To pragnienie większej prywatności jest głównym powodem, dla którego użytkownicy przechodzą z systemu Windows na Linuksa. Co więcej, w Ustawieniach, na ekranach blokady, widżetach i w menu Start można znaleźć reklamy systemowe podszywające się pod rekomendacje, przez co użytkownicy czują się bombardowani.
Integracja z OneDrive również budzi niezadowolenie użytkowników, często skłaniając ich do korzystania z usług chmurowych Microsoftu w trakcie i po instalacji. Użytkownicy napotykają ciągłe sugestie tworzenia kopii zapasowych wszystkich swoich komputerów stacjonarnych, co komplikuje zarządzanie danymi.

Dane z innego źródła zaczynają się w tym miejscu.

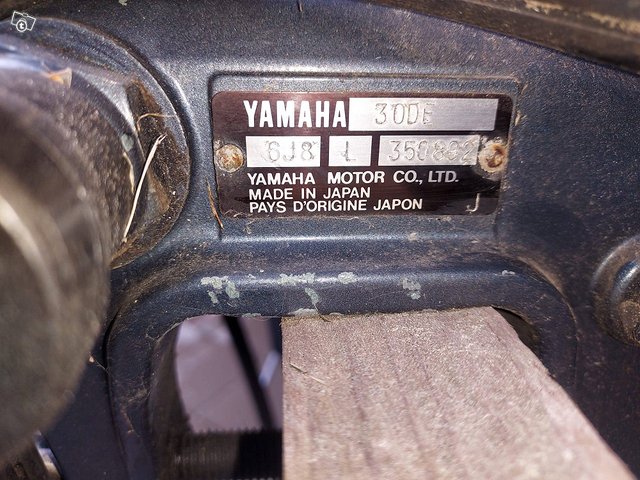 Yamaha 30hv 2-t - 86 3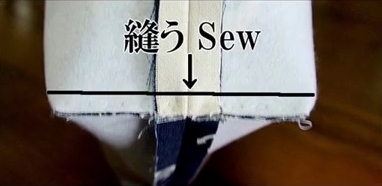 sew the gusset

Przytłaczający nacisk na integrację sztucznej inteligencji
Sztuczna inteligencja jest wszędzie, ale jej przydatne funkcje są pomijane

Aby zrewitalizować system operacyjny, Microsoft mocno zintegrował technologię sztucznej inteligencji z systemem Windows. Wiąże się to jednak z poczuciem, że użytkownicy czują się przytłoczeni sztuczną inteligencją Copilot firmy Microsoft, pojawiającą się w różnych punktach styku – w tym na pasku zadań i w aplikacjach Microsoft 365.
Wprowadzenie Copilota wydaje się nieuniknione. Od funkcji przypinania do paska zadań po współpracę z producentami sprzętu związanego z Copilotem, użytkownicy napotykają na funkcje, które często wydają się bardziej chwytem marketingowym niż rzeczywistą użytecznością.
Nowsze komputery PC są nawet wyposażone w dedykowane klawisze Copilot, zastępujące tradycyjny klawisz Windows. Jednak implementacja budzi obawy; użytkownicy są coraz bardziej sfrustrowani nadmierną komplikacją funkcji, gdy podstawowe potrzeby pozostają niespełnione.
Windows 11: Mieszanka
Akceptacja nowej normy
Niezależnie od krytyki, Windows 11 pozostanie z nami w dającej się przewidzieć przyszłości. Microsoft wcześniej twierdził, że Windows 10 będzie ich ostatnim systemem operacyjnym, ale wkrótce potem wprowadził Windows 11.
Patrząc w przyszłość, spekulacje sugerują, że Windows 12 może pojawić się w 2026 roku, ale na razie w centrum uwagi pozostaje Windows 11. Wiele funkcji Windows 11 zasługuje na pochwałę – to solidny system operacyjny, znany z bezpieczeństwa i wydajności na różnych typach urządzeń, a wielu użytkowników uważa jego estetykę wizualną za atrakcyjną.
Jednak widoczne problemy przyćmiewają te ulepszenia. Dopóki Microsoft nie zajmie się tymi kwestiami, niezadowolenie wokół systemu Windows 11 prawdopodobnie będzie się utrzymywać.
Ostatecznie nie żywię nienawiści do systemu Windows 11 ani sympatii do niego; po prostu nie mam ochoty go wdrażać. Czy to zbyt wygórowane oczekiwania?